5.1. Modules and Paths#

A typical data processing chain consists of a linear arrangement of smaller processing blocks, called Modules. Their tasks vary from simple ones like reading data from a file to complex tasks like the full detector simulation or the tracking.

In basf2 all work is done in modules, which means that even the reading of data from disk and writing it back is done in modules. They live in a Path, which corresponds to a container where the modules are arranged in a strict linear order. The specific selection and arrangement of modules depend on the user’s current task. When processing data, the framework executes the modules of a path, starting with the first one and proceeding with the module next to it. The modules are executed one at a time, exactly in the order in which they were placed into the path.

Modules can have conditions attached to them to steer the processing flow depending of the outcome of the calculation in each module.

The data, to be processed by the modules, is stored in a common storage, the DataStore. Each module has read and write access to the storage. In addition there’s also non-event data, the so called conditions, which will be loaded from a central conditions database and are available in the DBStore.

../../_images/modules_paths.png

Fig. 5.1 Schematic view of the processing flow in the Belle II Software#

Usually each script needs to create a new path using Path(), add all required modules in the correct order and finally call process on the fully configured path.

Warning

Preparing a Path and adding Modules to it does not execute anything, it only prepares the computation which is only done when process is called.

The following functions are all related to the handling of modules and paths:

basf2.create_path()[source]#

Creates a new path and returns it. You can also instantiate basf2.Path directly.

basf2.register_module(name_or_module, shared_lib_path=None, logLevel=None, debugLevel=None, **kwargs)[source]#

Register the module ‘name’ and return it (e.g. for adding to a path). This function is intended to instantiate existing modules. To find out which modules exist you can run basf2 -m and to get details about the parameters for each module you can use basf2 -m {modulename}

Parameters can be passed directly to the module as keyword parameters or can be set later using Module.param

>>> module = basf2.register_module('EventInfoSetter', evtNumList=100, logLevel=LogLevel.ERROR)
>>> module.param("evtNumList", 100)
Parameters:
  • name_or_module – The name of the module type, may also be an existing Module instance for which parameters should be set

  • shared_lib_path (str) – An optional path to a shared library from which the module should be loaded

  • logLevel (LogLevel) – indicates the minimum severity of log messages to be shown from this module. See Module.set_log_level

  • debugLevel (int) – Number indicating the detail of debug messages, the default level is 100. See Module.set_debug_level

  • kwargs – Additional parameters to be passed to the module.

Note

You can also use Path.add_module() directly, which accepts the same name, logging and module parameter arguments. There is no need to register the module by hand if you will add it to the path in any case.

basf2.set_module_parameters(path, name=None, type=None, recursive=False, **kwargs)[source]#

Set the given set of parameters for all modules in a path which have the given name (see Module.set_name)

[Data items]
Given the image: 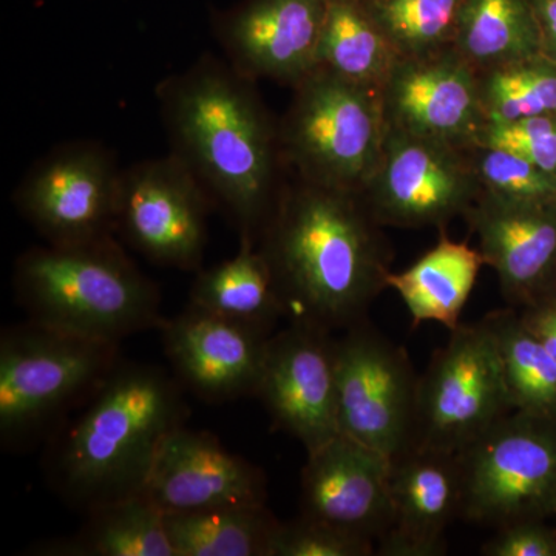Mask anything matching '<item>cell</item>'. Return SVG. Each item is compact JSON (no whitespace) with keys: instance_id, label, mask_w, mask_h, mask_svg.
Listing matches in <instances>:
<instances>
[{"instance_id":"1","label":"cell","mask_w":556,"mask_h":556,"mask_svg":"<svg viewBox=\"0 0 556 556\" xmlns=\"http://www.w3.org/2000/svg\"><path fill=\"white\" fill-rule=\"evenodd\" d=\"M170 153L225 208L240 240L258 244L283 182L280 130L255 80L228 61L201 54L155 90Z\"/></svg>"},{"instance_id":"2","label":"cell","mask_w":556,"mask_h":556,"mask_svg":"<svg viewBox=\"0 0 556 556\" xmlns=\"http://www.w3.org/2000/svg\"><path fill=\"white\" fill-rule=\"evenodd\" d=\"M382 228L361 193L283 182L258 248L289 324L334 334L367 320L391 273Z\"/></svg>"},{"instance_id":"3","label":"cell","mask_w":556,"mask_h":556,"mask_svg":"<svg viewBox=\"0 0 556 556\" xmlns=\"http://www.w3.org/2000/svg\"><path fill=\"white\" fill-rule=\"evenodd\" d=\"M182 390L164 368L119 361L47 439L51 489L86 515L141 495L164 439L188 420Z\"/></svg>"},{"instance_id":"4","label":"cell","mask_w":556,"mask_h":556,"mask_svg":"<svg viewBox=\"0 0 556 556\" xmlns=\"http://www.w3.org/2000/svg\"><path fill=\"white\" fill-rule=\"evenodd\" d=\"M14 294L28 320L100 342L161 328L159 285L112 239L35 247L17 258Z\"/></svg>"},{"instance_id":"5","label":"cell","mask_w":556,"mask_h":556,"mask_svg":"<svg viewBox=\"0 0 556 556\" xmlns=\"http://www.w3.org/2000/svg\"><path fill=\"white\" fill-rule=\"evenodd\" d=\"M121 361L119 343L100 342L36 321L0 336V442L25 452L47 441Z\"/></svg>"},{"instance_id":"6","label":"cell","mask_w":556,"mask_h":556,"mask_svg":"<svg viewBox=\"0 0 556 556\" xmlns=\"http://www.w3.org/2000/svg\"><path fill=\"white\" fill-rule=\"evenodd\" d=\"M283 166L320 188L362 193L375 175L387 135L380 90L317 67L292 87L278 121Z\"/></svg>"},{"instance_id":"7","label":"cell","mask_w":556,"mask_h":556,"mask_svg":"<svg viewBox=\"0 0 556 556\" xmlns=\"http://www.w3.org/2000/svg\"><path fill=\"white\" fill-rule=\"evenodd\" d=\"M460 519L500 529L556 511V417L511 412L457 453Z\"/></svg>"},{"instance_id":"8","label":"cell","mask_w":556,"mask_h":556,"mask_svg":"<svg viewBox=\"0 0 556 556\" xmlns=\"http://www.w3.org/2000/svg\"><path fill=\"white\" fill-rule=\"evenodd\" d=\"M511 412L492 331L460 324L419 376L415 444L457 455Z\"/></svg>"},{"instance_id":"9","label":"cell","mask_w":556,"mask_h":556,"mask_svg":"<svg viewBox=\"0 0 556 556\" xmlns=\"http://www.w3.org/2000/svg\"><path fill=\"white\" fill-rule=\"evenodd\" d=\"M336 365L340 433L390 459L415 445L419 376L405 348L367 318L336 338Z\"/></svg>"},{"instance_id":"10","label":"cell","mask_w":556,"mask_h":556,"mask_svg":"<svg viewBox=\"0 0 556 556\" xmlns=\"http://www.w3.org/2000/svg\"><path fill=\"white\" fill-rule=\"evenodd\" d=\"M481 193L467 148L387 126L378 167L361 195L380 226L441 232Z\"/></svg>"},{"instance_id":"11","label":"cell","mask_w":556,"mask_h":556,"mask_svg":"<svg viewBox=\"0 0 556 556\" xmlns=\"http://www.w3.org/2000/svg\"><path fill=\"white\" fill-rule=\"evenodd\" d=\"M121 172L101 142H65L33 164L14 190V206L51 247L112 239Z\"/></svg>"},{"instance_id":"12","label":"cell","mask_w":556,"mask_h":556,"mask_svg":"<svg viewBox=\"0 0 556 556\" xmlns=\"http://www.w3.org/2000/svg\"><path fill=\"white\" fill-rule=\"evenodd\" d=\"M212 204L177 156L141 161L121 172L116 236L163 268L200 270Z\"/></svg>"},{"instance_id":"13","label":"cell","mask_w":556,"mask_h":556,"mask_svg":"<svg viewBox=\"0 0 556 556\" xmlns=\"http://www.w3.org/2000/svg\"><path fill=\"white\" fill-rule=\"evenodd\" d=\"M336 375V336L289 324L270 336L255 397L265 405L274 427L311 453L340 434Z\"/></svg>"},{"instance_id":"14","label":"cell","mask_w":556,"mask_h":556,"mask_svg":"<svg viewBox=\"0 0 556 556\" xmlns=\"http://www.w3.org/2000/svg\"><path fill=\"white\" fill-rule=\"evenodd\" d=\"M329 0H241L212 13L226 61L247 78L295 87L318 65Z\"/></svg>"},{"instance_id":"15","label":"cell","mask_w":556,"mask_h":556,"mask_svg":"<svg viewBox=\"0 0 556 556\" xmlns=\"http://www.w3.org/2000/svg\"><path fill=\"white\" fill-rule=\"evenodd\" d=\"M380 97L388 127L457 148L477 144L489 123L479 98L478 73L455 47L399 61Z\"/></svg>"},{"instance_id":"16","label":"cell","mask_w":556,"mask_h":556,"mask_svg":"<svg viewBox=\"0 0 556 556\" xmlns=\"http://www.w3.org/2000/svg\"><path fill=\"white\" fill-rule=\"evenodd\" d=\"M160 329L172 371L190 393L212 404L257 394L273 334L192 303Z\"/></svg>"},{"instance_id":"17","label":"cell","mask_w":556,"mask_h":556,"mask_svg":"<svg viewBox=\"0 0 556 556\" xmlns=\"http://www.w3.org/2000/svg\"><path fill=\"white\" fill-rule=\"evenodd\" d=\"M142 495L164 515L268 503L265 473L207 431L182 426L164 439Z\"/></svg>"},{"instance_id":"18","label":"cell","mask_w":556,"mask_h":556,"mask_svg":"<svg viewBox=\"0 0 556 556\" xmlns=\"http://www.w3.org/2000/svg\"><path fill=\"white\" fill-rule=\"evenodd\" d=\"M303 517L378 544L391 525V459L338 434L308 453L302 470Z\"/></svg>"},{"instance_id":"19","label":"cell","mask_w":556,"mask_h":556,"mask_svg":"<svg viewBox=\"0 0 556 556\" xmlns=\"http://www.w3.org/2000/svg\"><path fill=\"white\" fill-rule=\"evenodd\" d=\"M501 294L521 309L556 289V203H526L482 192L464 215Z\"/></svg>"},{"instance_id":"20","label":"cell","mask_w":556,"mask_h":556,"mask_svg":"<svg viewBox=\"0 0 556 556\" xmlns=\"http://www.w3.org/2000/svg\"><path fill=\"white\" fill-rule=\"evenodd\" d=\"M463 479L456 453L415 444L391 459V525L380 556L447 554L445 530L460 518Z\"/></svg>"},{"instance_id":"21","label":"cell","mask_w":556,"mask_h":556,"mask_svg":"<svg viewBox=\"0 0 556 556\" xmlns=\"http://www.w3.org/2000/svg\"><path fill=\"white\" fill-rule=\"evenodd\" d=\"M485 266L479 249L453 241L441 230L430 251L402 273H390L387 288L394 289L407 306L413 327L437 321L453 331L459 327L479 270Z\"/></svg>"},{"instance_id":"22","label":"cell","mask_w":556,"mask_h":556,"mask_svg":"<svg viewBox=\"0 0 556 556\" xmlns=\"http://www.w3.org/2000/svg\"><path fill=\"white\" fill-rule=\"evenodd\" d=\"M189 303L266 334L287 318L269 262L258 244L249 240H240L232 258L199 270Z\"/></svg>"},{"instance_id":"23","label":"cell","mask_w":556,"mask_h":556,"mask_svg":"<svg viewBox=\"0 0 556 556\" xmlns=\"http://www.w3.org/2000/svg\"><path fill=\"white\" fill-rule=\"evenodd\" d=\"M40 556H175L166 515L144 495L94 508L78 532L36 544Z\"/></svg>"},{"instance_id":"24","label":"cell","mask_w":556,"mask_h":556,"mask_svg":"<svg viewBox=\"0 0 556 556\" xmlns=\"http://www.w3.org/2000/svg\"><path fill=\"white\" fill-rule=\"evenodd\" d=\"M453 47L477 73L543 54L530 0H464Z\"/></svg>"},{"instance_id":"25","label":"cell","mask_w":556,"mask_h":556,"mask_svg":"<svg viewBox=\"0 0 556 556\" xmlns=\"http://www.w3.org/2000/svg\"><path fill=\"white\" fill-rule=\"evenodd\" d=\"M401 61L361 0H329L317 67L380 90Z\"/></svg>"},{"instance_id":"26","label":"cell","mask_w":556,"mask_h":556,"mask_svg":"<svg viewBox=\"0 0 556 556\" xmlns=\"http://www.w3.org/2000/svg\"><path fill=\"white\" fill-rule=\"evenodd\" d=\"M280 522L266 504L166 515L175 556H270Z\"/></svg>"},{"instance_id":"27","label":"cell","mask_w":556,"mask_h":556,"mask_svg":"<svg viewBox=\"0 0 556 556\" xmlns=\"http://www.w3.org/2000/svg\"><path fill=\"white\" fill-rule=\"evenodd\" d=\"M482 320L495 339L515 412L556 417V362L527 328L517 308L495 309Z\"/></svg>"},{"instance_id":"28","label":"cell","mask_w":556,"mask_h":556,"mask_svg":"<svg viewBox=\"0 0 556 556\" xmlns=\"http://www.w3.org/2000/svg\"><path fill=\"white\" fill-rule=\"evenodd\" d=\"M489 123L556 116V62L544 54L478 73Z\"/></svg>"},{"instance_id":"29","label":"cell","mask_w":556,"mask_h":556,"mask_svg":"<svg viewBox=\"0 0 556 556\" xmlns=\"http://www.w3.org/2000/svg\"><path fill=\"white\" fill-rule=\"evenodd\" d=\"M401 60L455 43L464 0H361Z\"/></svg>"},{"instance_id":"30","label":"cell","mask_w":556,"mask_h":556,"mask_svg":"<svg viewBox=\"0 0 556 556\" xmlns=\"http://www.w3.org/2000/svg\"><path fill=\"white\" fill-rule=\"evenodd\" d=\"M467 150L482 192L526 203H556V177L525 156L479 142Z\"/></svg>"},{"instance_id":"31","label":"cell","mask_w":556,"mask_h":556,"mask_svg":"<svg viewBox=\"0 0 556 556\" xmlns=\"http://www.w3.org/2000/svg\"><path fill=\"white\" fill-rule=\"evenodd\" d=\"M375 541L354 535L317 519L303 517L280 522L270 556H371Z\"/></svg>"},{"instance_id":"32","label":"cell","mask_w":556,"mask_h":556,"mask_svg":"<svg viewBox=\"0 0 556 556\" xmlns=\"http://www.w3.org/2000/svg\"><path fill=\"white\" fill-rule=\"evenodd\" d=\"M477 142L518 153L556 177V116L486 123Z\"/></svg>"},{"instance_id":"33","label":"cell","mask_w":556,"mask_h":556,"mask_svg":"<svg viewBox=\"0 0 556 556\" xmlns=\"http://www.w3.org/2000/svg\"><path fill=\"white\" fill-rule=\"evenodd\" d=\"M485 556H556V529L544 519H522L495 529L482 546Z\"/></svg>"},{"instance_id":"34","label":"cell","mask_w":556,"mask_h":556,"mask_svg":"<svg viewBox=\"0 0 556 556\" xmlns=\"http://www.w3.org/2000/svg\"><path fill=\"white\" fill-rule=\"evenodd\" d=\"M518 311L527 328L540 339L556 362V289Z\"/></svg>"},{"instance_id":"35","label":"cell","mask_w":556,"mask_h":556,"mask_svg":"<svg viewBox=\"0 0 556 556\" xmlns=\"http://www.w3.org/2000/svg\"><path fill=\"white\" fill-rule=\"evenodd\" d=\"M540 27L543 54L556 62V0H530Z\"/></svg>"},{"instance_id":"36","label":"cell","mask_w":556,"mask_h":556,"mask_svg":"<svg viewBox=\"0 0 556 556\" xmlns=\"http://www.w3.org/2000/svg\"><path fill=\"white\" fill-rule=\"evenodd\" d=\"M555 515H556V511H555Z\"/></svg>"}]
</instances>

→ Challenge 1
Please reproduce the modules-and-paths documentation from "Parameters can be" up to and including "to the module.".
→ Challenge 2
How many lines of the entries contain the string "instances"? Reply with the number alone.
These entries have no connection to the modules-and-paths documentation.

→ Exercise solution 1
Parameters can be passed directly to the module as keyword parameters or can be set later using Module.param

>>> module = basf2.register_module('EventInfoSetter', evtNumList=100, logLevel=LogLevel.ERROR)
>>> module.param("evtNumList", 100)
Parameters:
  • name_or_module – The name of the module type, may also be an existing Module instance for which parameters should be set

  • shared_lib_path (str) – An optional path to a shared library from which the module should be loaded

  • logLevel (LogLevel) – indicates the minimum severity of log messages to be shown from this module. See Module.set_log_level

  • debugLevel (int) – Number indicating the detail of debug messages, the default level is 100. See Module.set_debug_level

  • kwargs – Additional parameters to be passed to the module.

→ Exercise solution 2
3